Wednesday, April 29, 2015

How fast is your memchr

Recently, I got a simple task: calculate line counts in some text. The trick was to do it as quickly as possible. The naive approach was just to use some cycle on a text and count all characters whose code is '\n'. But of course this approach is not very clever.

The second approach was to take the standard memchr function from the C library. This is the most portable but not equally effective approach on different platforms.

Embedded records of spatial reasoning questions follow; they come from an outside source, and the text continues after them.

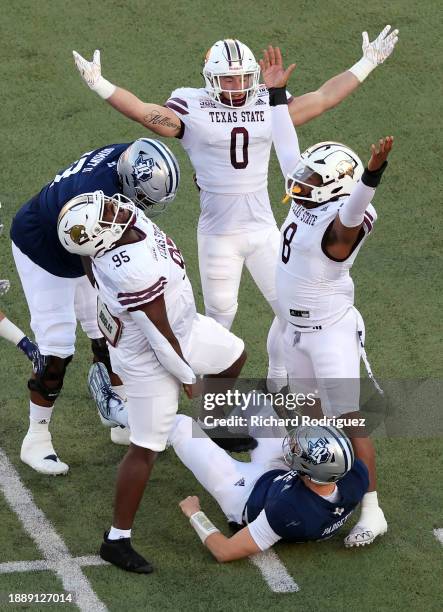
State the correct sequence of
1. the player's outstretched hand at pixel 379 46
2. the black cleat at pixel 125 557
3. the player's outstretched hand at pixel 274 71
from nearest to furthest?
1. the black cleat at pixel 125 557
2. the player's outstretched hand at pixel 274 71
3. the player's outstretched hand at pixel 379 46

The third approach was to treat input as a sequence of 32 or 64 bit integers and use 'XOR' operation with the repeated pattern. However, the trick was to use special magic bits to track if some of bytes in this word are zero after 'XOR'. The idea was taken from GNU C library, where it is used in memchr function.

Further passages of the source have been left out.